Sempre meno paga di essere la più fotografata, la più bella, la più remunerata, la più vista (cfr. gli incassi italiani di Maleficent), la più invidiata moglie del marito più bello, la più perfetta mamma di gemelli e figli adottivi di ogni angolo del globo, Angelina Jolie ha da qualche anno mostrato un'attenzione ed una passione nei confronti della regia che la vede impegnata ora alla sua seconda, impegnativa, complessa direzione di una grossa produzione: una biografia di un reduce della Seconda Guerra Mondiale, l'eroico ed “immortale” Louis Zamperini, italo-americano campione olimpionico di atletica, costretto ad interrompere la sua eccelsa e promettente carriera di corridore perché impegnato nelle forze armate dell'aeronautica durante il secondo conflitto. Una serie di vicissitudini avventurose e drammaticissime faranno sì che l'eroe sia costretto a superare prove estreme ed apparentemente al di sopra delle possibilità di sopravvivenza per un essere umano: atterraggi di fortuna sempre più pericolosi, sopravvivenze per decine e decine di giorni abbandonato nell'oceano assieme a pochi sventurati, prigioniero dei cattivissimi giapponesi, salvo in extremis per poter raccontare tutta la sua incredibile storia, e riprendere a correre anche negli anni della vecchiaia per scopi di solidarietà verso buone cause.

 

 

Nonostante quello che (malignamente) si potrebbe pensare, UNBROKEN (INVINCIBLE nella traduzione-interpretazione francese) non è per nulla diretto male: anzi la Jolie sembra molto a suo agio, soprattutto nelle scene drammatiche degli atterraggi o nella lunga parte dedicata alla drammatica deriva a bordo di una scialuppa gonfiabile; attori bravi ed in parte, tra cui spicca il valido e già apprezzato (in '71 era eccezionale!!) Jack O'Connell, e il già noto “pelo rosso” Domhnall Gleeson (figlio smilzo dell'opulento, spesso grandioso Brendan) e l'inevitabile, fastidiosa retorica tutta americana che fa inevitabilmente capolino rendendo il film, nonostante l'impegno ed i mezzi spesi, un filmone tutto chiari e scuri, senza sfumature, dove ci sono i bravi ed i cattivi, la vita e la morte, la bellezza ostentata dei soldati americani (tutti con fisico da culturisti e visi simmetrici e da divi) che si antepone alla decadenza di fisici (gli stessi di prima, dopo la cura dimagrante imposta dalla crudele Angelina strega come in Maleficent) consumati dalla fame e dalle insidie di una natura inconciliabile.

VOTO **1/2

 

Atom Egoyan, regista canadese di origini armene che fu il mio preferito (o comunque nella manciata dei miei eletti) ai tempi di Exotica, Il dolce domani, Il viaggio di Felicia, torna con CAPTIVE, alle tematiche, dure e spietate, che lo resero grande: le violenze e gli abusi sui minori, la perdita di un proprio caro, il dolore atroce, insopportabile di chi resta, l'impotenza di chi si trova solo e senza gli affetti che giustificano un'esistenza che non sa dove andare e come organizzarsi senza la propria ragion d'essere.

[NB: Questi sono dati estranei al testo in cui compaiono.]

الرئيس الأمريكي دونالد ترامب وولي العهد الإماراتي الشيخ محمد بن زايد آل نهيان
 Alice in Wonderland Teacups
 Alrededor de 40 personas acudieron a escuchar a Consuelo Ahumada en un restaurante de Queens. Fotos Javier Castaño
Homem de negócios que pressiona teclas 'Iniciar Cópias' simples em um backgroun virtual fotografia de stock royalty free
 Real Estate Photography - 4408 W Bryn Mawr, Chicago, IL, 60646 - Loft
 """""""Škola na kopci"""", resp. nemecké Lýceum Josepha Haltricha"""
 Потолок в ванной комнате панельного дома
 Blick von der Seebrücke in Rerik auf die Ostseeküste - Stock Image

La sparizione di una promettente pattinatrice sul ghiaccio di nove anni (tetro riferimento, certamente involontario, con drammatici recenti episodi veri di cronaca nera tutti italiani), svanita nel nulla dopo l'allenamento dalla macchina del padre il tempo che questi sbrighi una veloce commissione in una panetteria, getta sospetti sempre più devastanti e difficili da gestire sul povero straziato padre (Ryan Reynolds), sospettato di aver prima solo “affittato”, poi definitivamente “venduto” la figlia ad un clan di pedofili per questioni di lucro.

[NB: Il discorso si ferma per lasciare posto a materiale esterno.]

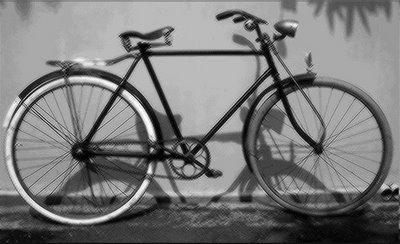 sepeda onthel di jaman dulu adalah alat transportasi umun pada waktu itu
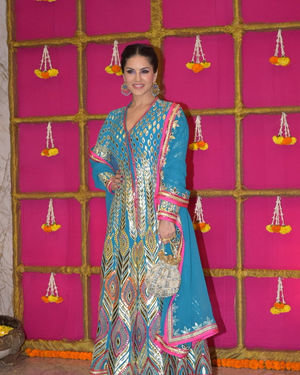 Sunny Leone - Photos: Krishan Kumar's Diwali Party At Juhu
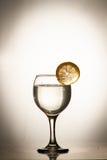 Fetta di cali di limone in un bicchiere d'acqua Fotografie Stock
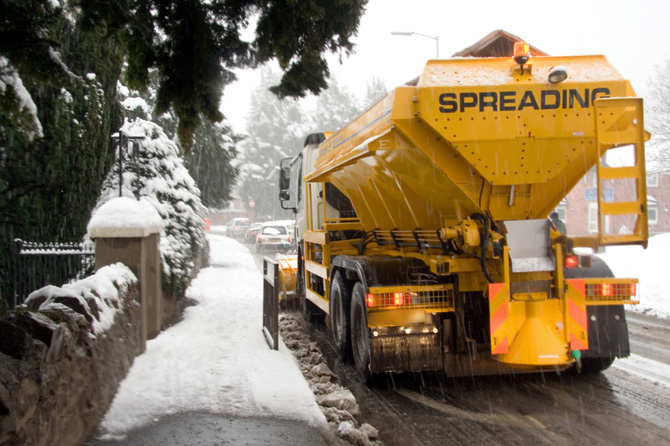 Gritter Lorry Gritting UK Roads Snow & Ice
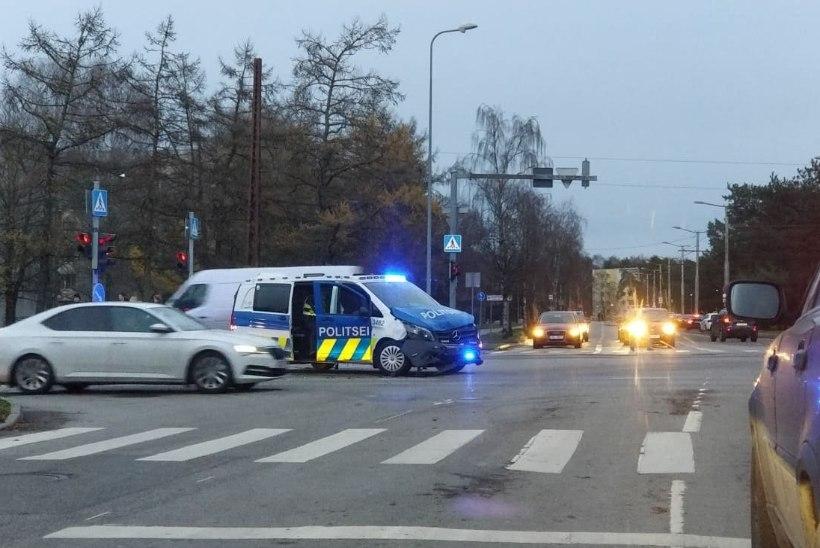 FOTOD | Politseibuss tekitas liiklusõnnetuse, eakas mees viidi haiglasse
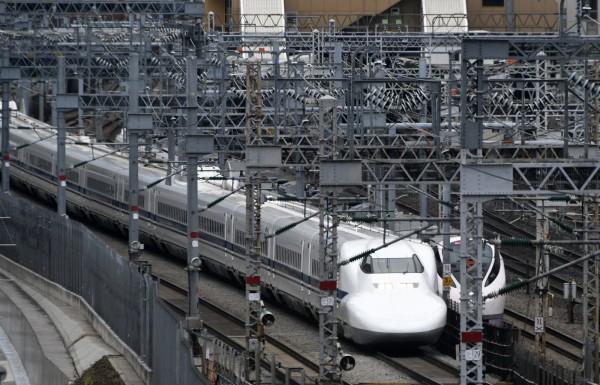 新幹線昨晚在行駛途中撞死人。圖非當事車輛。(歐新社)
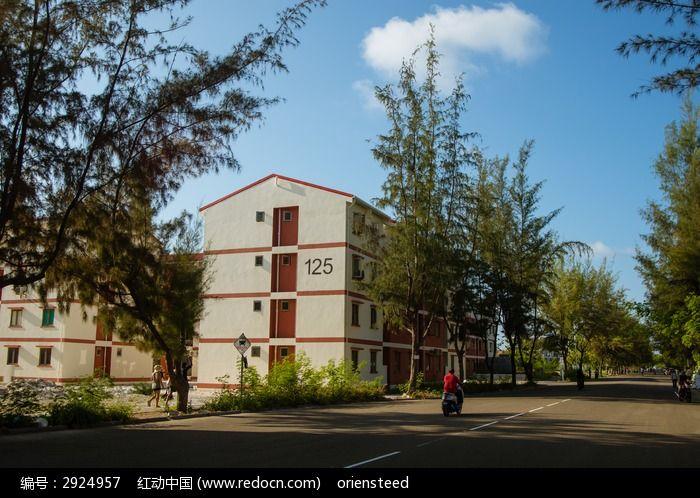 马尔代夫首都马累居民小区的住宅楼房图片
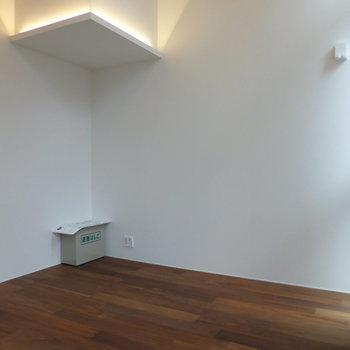 上部のライトがなんとも雰囲気をだしてくれます。※写真は2階の同間取り別部屋です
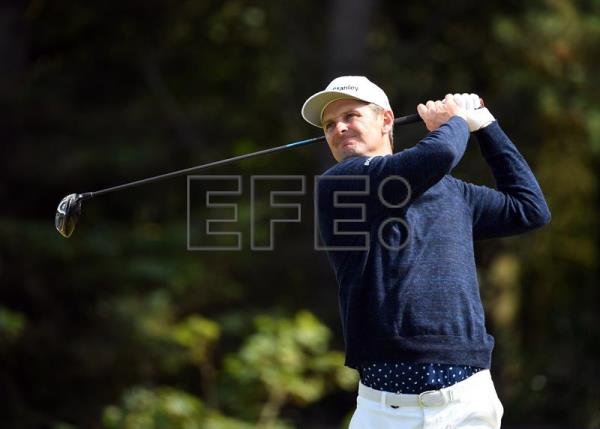 Lowry takes commanding Open Championship lead after 3 rounds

In realtà la ragazza è prigioniera di un insospettabile maniaco posto in alto nella gerarchia sociale di quella piccola comunità in una zona innevata e fredda del grande Canada e, dopo otto anni di dorata prigionia (si fa per dire), la stessa ha imparato a convivere quasi amorevolmente con il carceriere che ci si è affezionato e la usa come adescatrice di altri minori, non interessandole più sessualmente perché troppo adulta.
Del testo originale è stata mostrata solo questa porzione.